[Scene-based reasoning records]
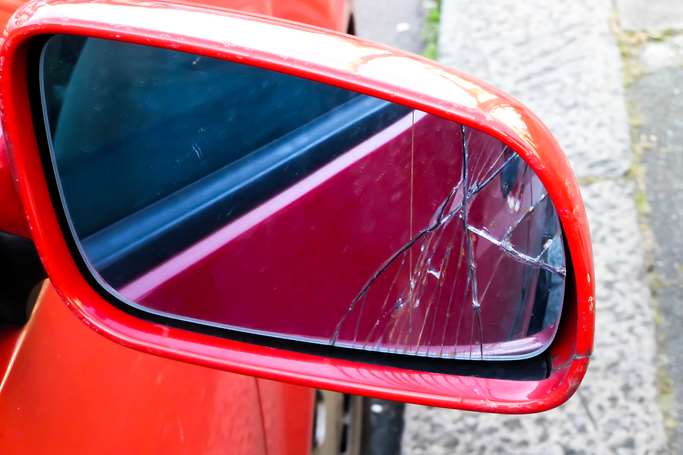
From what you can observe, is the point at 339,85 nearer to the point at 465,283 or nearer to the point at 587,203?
the point at 465,283

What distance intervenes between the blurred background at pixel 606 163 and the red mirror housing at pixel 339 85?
6.30ft

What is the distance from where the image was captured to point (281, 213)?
132 cm

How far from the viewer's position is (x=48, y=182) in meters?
1.13

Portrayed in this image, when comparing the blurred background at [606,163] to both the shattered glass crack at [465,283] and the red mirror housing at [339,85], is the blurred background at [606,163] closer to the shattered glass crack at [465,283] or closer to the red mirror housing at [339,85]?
the shattered glass crack at [465,283]

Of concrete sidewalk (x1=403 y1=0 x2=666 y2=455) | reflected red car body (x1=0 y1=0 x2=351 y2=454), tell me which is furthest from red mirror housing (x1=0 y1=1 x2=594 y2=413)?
concrete sidewalk (x1=403 y1=0 x2=666 y2=455)

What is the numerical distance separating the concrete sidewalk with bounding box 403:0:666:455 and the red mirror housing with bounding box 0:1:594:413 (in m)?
1.92

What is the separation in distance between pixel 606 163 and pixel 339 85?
3.27m

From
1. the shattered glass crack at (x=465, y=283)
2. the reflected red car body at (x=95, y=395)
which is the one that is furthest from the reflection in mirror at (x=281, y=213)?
the reflected red car body at (x=95, y=395)

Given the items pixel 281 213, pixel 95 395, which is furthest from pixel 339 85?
pixel 95 395

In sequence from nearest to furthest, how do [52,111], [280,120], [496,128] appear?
[496,128] → [52,111] → [280,120]

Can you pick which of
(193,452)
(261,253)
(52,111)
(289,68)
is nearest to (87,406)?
(193,452)

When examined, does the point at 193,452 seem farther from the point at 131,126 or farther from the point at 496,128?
the point at 496,128

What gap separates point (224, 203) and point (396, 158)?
0.30m

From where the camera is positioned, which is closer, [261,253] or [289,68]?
[289,68]
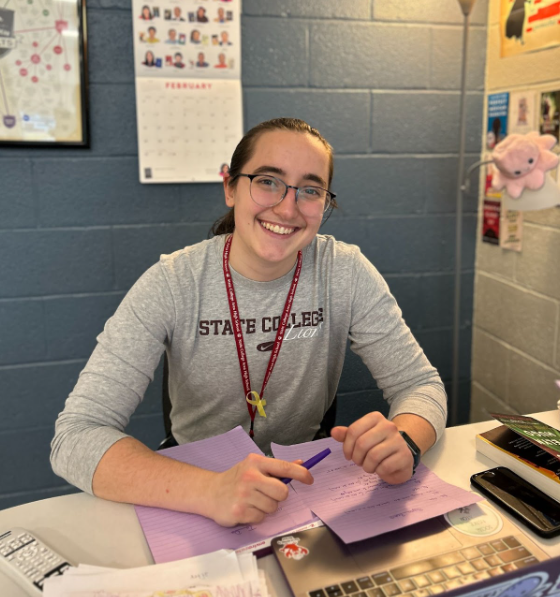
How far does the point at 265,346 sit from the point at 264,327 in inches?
1.8

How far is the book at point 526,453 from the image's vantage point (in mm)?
1011

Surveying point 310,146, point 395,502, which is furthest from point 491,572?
point 310,146

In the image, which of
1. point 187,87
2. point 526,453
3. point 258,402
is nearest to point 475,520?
point 526,453

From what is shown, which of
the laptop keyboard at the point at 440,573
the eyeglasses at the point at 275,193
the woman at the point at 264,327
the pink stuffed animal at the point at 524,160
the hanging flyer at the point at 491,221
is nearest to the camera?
the laptop keyboard at the point at 440,573

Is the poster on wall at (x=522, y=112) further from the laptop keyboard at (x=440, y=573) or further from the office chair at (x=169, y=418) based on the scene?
the laptop keyboard at (x=440, y=573)

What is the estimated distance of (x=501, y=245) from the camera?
229cm

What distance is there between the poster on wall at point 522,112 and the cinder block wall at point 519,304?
1.2 inches

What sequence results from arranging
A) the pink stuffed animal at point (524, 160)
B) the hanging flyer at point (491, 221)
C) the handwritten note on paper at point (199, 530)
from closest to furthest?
the handwritten note on paper at point (199, 530), the pink stuffed animal at point (524, 160), the hanging flyer at point (491, 221)

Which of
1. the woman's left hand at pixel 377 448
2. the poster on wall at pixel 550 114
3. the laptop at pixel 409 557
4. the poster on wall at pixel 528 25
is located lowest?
the laptop at pixel 409 557

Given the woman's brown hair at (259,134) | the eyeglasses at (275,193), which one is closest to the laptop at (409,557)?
the eyeglasses at (275,193)

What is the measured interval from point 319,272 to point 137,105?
102 centimetres

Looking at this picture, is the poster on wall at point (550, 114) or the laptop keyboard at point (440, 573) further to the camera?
the poster on wall at point (550, 114)

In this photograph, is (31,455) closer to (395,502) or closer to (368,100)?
(395,502)

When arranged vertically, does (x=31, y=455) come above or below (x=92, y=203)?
below
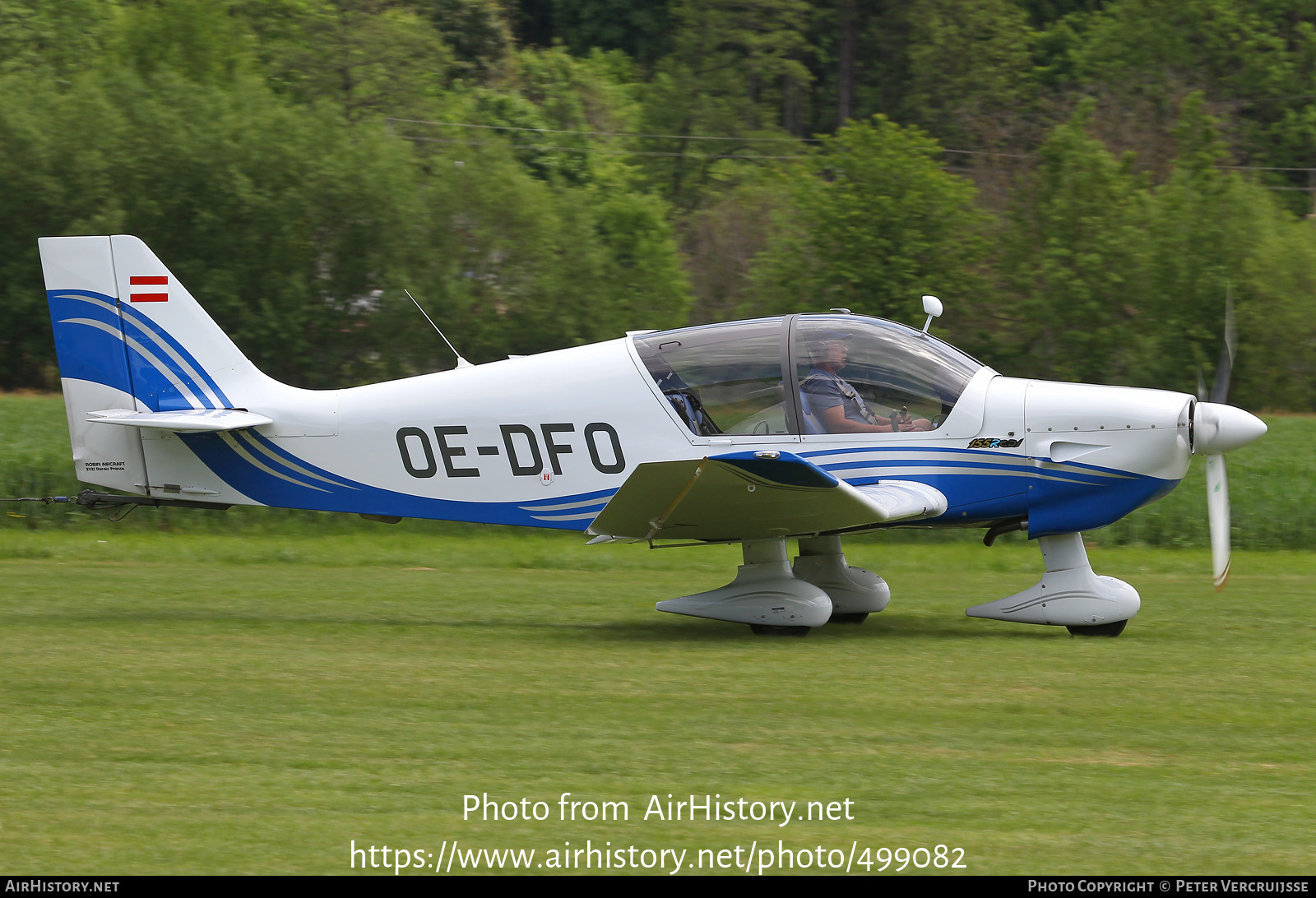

* _INSTRUCTIONS TO FOLLOW_: Please identify each line in the records above that contains the word "Given", and copy every such line in full.

* _ANSWER IN FULL_:
Given the items pixel 281 213, pixel 95 395, which is furthest from pixel 339 85?
Given the woman's brown hair at (259,134) | the eyeglasses at (275,193), which one is closest to the laptop at (409,557)?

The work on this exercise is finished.